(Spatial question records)

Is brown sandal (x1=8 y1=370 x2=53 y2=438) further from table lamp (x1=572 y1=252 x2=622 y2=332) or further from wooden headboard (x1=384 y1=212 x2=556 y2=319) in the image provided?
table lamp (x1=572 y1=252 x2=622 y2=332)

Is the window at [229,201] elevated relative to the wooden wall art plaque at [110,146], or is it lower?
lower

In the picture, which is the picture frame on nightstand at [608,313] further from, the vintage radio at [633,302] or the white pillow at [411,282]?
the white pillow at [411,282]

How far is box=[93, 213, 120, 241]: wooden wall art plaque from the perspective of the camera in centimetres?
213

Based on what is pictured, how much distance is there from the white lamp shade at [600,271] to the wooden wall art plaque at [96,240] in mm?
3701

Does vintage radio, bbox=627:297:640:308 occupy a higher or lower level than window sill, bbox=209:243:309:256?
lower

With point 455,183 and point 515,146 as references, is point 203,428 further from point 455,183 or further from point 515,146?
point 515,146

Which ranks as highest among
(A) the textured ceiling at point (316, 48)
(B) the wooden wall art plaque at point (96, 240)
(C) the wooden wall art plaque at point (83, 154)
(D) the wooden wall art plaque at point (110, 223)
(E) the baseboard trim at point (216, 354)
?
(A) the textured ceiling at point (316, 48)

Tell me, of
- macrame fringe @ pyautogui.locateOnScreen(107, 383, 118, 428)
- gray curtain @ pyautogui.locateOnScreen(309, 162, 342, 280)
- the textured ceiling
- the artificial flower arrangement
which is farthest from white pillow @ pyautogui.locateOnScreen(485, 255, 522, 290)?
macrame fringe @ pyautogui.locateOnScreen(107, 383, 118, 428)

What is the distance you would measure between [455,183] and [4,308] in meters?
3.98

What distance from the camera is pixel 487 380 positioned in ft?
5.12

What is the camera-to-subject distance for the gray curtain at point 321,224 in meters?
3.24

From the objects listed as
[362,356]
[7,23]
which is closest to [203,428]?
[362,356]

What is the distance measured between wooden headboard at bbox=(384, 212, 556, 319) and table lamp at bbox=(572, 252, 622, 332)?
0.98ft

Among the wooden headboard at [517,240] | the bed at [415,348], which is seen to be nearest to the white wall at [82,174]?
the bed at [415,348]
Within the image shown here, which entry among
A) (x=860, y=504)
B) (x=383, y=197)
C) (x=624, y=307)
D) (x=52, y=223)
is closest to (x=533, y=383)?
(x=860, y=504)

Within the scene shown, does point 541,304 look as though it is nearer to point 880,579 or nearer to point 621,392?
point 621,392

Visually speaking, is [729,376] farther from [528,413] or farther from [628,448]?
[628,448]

» EXERCISE OBJECTIVE: Output everything from the line containing "Visually speaking, is" down to the end of the records, both ends included, as a JSON list of strings with one string per line and blank lines omitted.

» EXERCISE RESPONSE:
[
  "Visually speaking, is [729,376] farther from [528,413] or farther from [628,448]?",
  "[628,448]"
]